Individuals with NBCCS are at risk for developing both benign and malignant neoplasms. Multiple nevoid BCCs over the nose, eyelids, cheeks and elsewhere are often an early sign. Skin lesions often appear in puberty, in some cases occurring earlier in childhood. However, there is no clear genotype–phenotype correlation for the timing or number of BCCs that develop [2]. Approximately 5% of individuals with NBCCS develop medulloblastoma at a mean age of 2 years old. Cardiac fibromas may develop in infants and ovarian fibromas in adolescent women. Ovarian fibromas have been reported in 15–25% of patients diagnosed with NBCCS, 75% of those being bilateral. While fibromas with NBCCS are typically diagnosed between 16 and 45 years of age, the reported diagnosed age is as early as 3.5 years old [12].

In prior case reports, the majority were diagnosed with NBCCS before the discovery of ovarian fibromas (Table 1). Due to characteristic features and visible skin lesions appearing from an early age, it is rare to diagnose NBCCS during the accidental discovery of ovarian fibromas in adult women.

Table 1 Ovarian fibromas with NBCCS published in literature

The diagnostic criteria are described in Table 2, with either two major criteria or one major and two minor criteria being required for confirmation of diagnosis [11]. Our case meets two major (palmar pits, calcification of the falx cerebri) and two minor (ovarian fibroma, skeletal malformations) diagnostic criteria for NBCCS.

Table 2 Diagnostic criteria for NBCCS [11]

Management of ovarian fibroma involves conservative excision with an attempt at ovarian functional preservation. Preservation of the normal ovarian tissue is always recommended [3]. In our case, due to the absence of normal ovarian tissue in her left ovary, we performed left salpingo-oophorectomy and right ovarian-sparing tumor resection for ovarian functional preservation. Although there have been few cases reported, it is observed that ovarian fibromas rarely recur after surgery [3]. Although no data exist about the fertility potential of females with NBCCS, surgical resection may lead to compromised fertility. Females with NBCCS should be counseled about techniques available to maintain future reproductive options.

NBCCS is associated with germline mutations in components of the Sonic Hedgehog pathway, including Patched1 (PTCH1) and Suppressor of fused (SUFU) [18, 19]. Most mutations occur as loss of function mutations in the PTCH1 gene located on chromosome 9q22.3. Heterozygous germline mutations in PTCH1 have been detected in the majority of individuals with NBCCS. Less frequently, germline mutations in SUFU are observed. About 75% of individuals with NBCCS have an affected parent, with the remainder presumably due to de novo germline variants [4]. Developmental deficits and malignancies associated with NBCCS are thought to develop via a two-hit mechanism [8]. For individuals with an identified mutation, preimplantation genetic diagnosis (PGD) may be an option to avoid passing the genetic mutation to biologic offspring, although there are currently no reports of PGD for NBCCS. In our case, germline testing identified pathogenic heterozygous mutation in PTCH1.

This case demonstrates a rare case of NBCCS diagnosed during the accidental discovery of ovarian fibromas in an adult woman. The possibility of NBCCS needs to be considered in patients with ovarian fibromas diagnosed in an early age. It is effective to manage ovarian fibromas with ovarian-sparing surgical excision. It is recommended that patients with suspected NBCCS undergo dermatological examinations, genetic testing and counseling to early diagnose and treat BCCs. Follow-up regime and counseling on options for future fertility should be offered to patients.

Data listing:
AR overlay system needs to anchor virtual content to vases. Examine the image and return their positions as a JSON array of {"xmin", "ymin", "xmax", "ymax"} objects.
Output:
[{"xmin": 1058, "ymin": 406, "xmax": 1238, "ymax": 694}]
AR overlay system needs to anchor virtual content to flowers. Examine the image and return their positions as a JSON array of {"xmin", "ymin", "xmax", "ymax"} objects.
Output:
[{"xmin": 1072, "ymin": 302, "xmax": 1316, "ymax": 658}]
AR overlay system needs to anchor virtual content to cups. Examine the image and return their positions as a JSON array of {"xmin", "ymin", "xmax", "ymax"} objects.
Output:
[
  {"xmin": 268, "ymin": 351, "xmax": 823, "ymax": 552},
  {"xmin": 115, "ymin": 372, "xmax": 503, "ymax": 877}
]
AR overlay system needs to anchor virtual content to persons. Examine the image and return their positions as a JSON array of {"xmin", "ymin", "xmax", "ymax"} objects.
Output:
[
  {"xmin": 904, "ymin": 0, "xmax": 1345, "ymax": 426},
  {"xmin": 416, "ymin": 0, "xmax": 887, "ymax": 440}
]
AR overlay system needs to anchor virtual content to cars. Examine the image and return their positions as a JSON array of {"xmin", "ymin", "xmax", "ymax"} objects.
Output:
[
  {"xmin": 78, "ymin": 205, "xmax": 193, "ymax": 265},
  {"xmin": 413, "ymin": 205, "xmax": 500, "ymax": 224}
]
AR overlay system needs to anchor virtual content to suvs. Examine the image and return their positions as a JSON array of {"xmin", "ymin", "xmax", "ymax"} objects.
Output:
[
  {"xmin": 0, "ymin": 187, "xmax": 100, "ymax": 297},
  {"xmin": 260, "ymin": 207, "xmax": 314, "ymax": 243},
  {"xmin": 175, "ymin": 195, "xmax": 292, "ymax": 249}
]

Problems to solve:
1 - Answer from the NBCCS discussion:
(a) What share of individuals with NBCCS develop medulloblastoma, and at what mean age?
(b) On which chromosome region is the PTCH1 gene located?
(c) About what percentage of individuals with NBCCS have an affected parent?
2 - Revise the NBCCS discussion from "Table 1 Ovarian" to "criteria for NBCCS.", putting "verification" in place of "confirmation".
The rows have no connection to the NBCCS discussion.

Responses by item number:
1 -
(a) Approximately 5%, at a mean age of 2 years old.
(b) Chromosome 9q22.3.
(c) About 75%.

2 -
Table 1 Ovarian fibromas with NBCCS published in literature

The diagnostic criteria are described in Table 2, with either two major criteria or one major and two minor criteria being required for verification of diagnosis [11]. Our case meets two major (palmar pits, calcification of the falx cerebri) and two minor (ovarian fibroma, skeletal malformations) diagnostic criteria for NBCCS.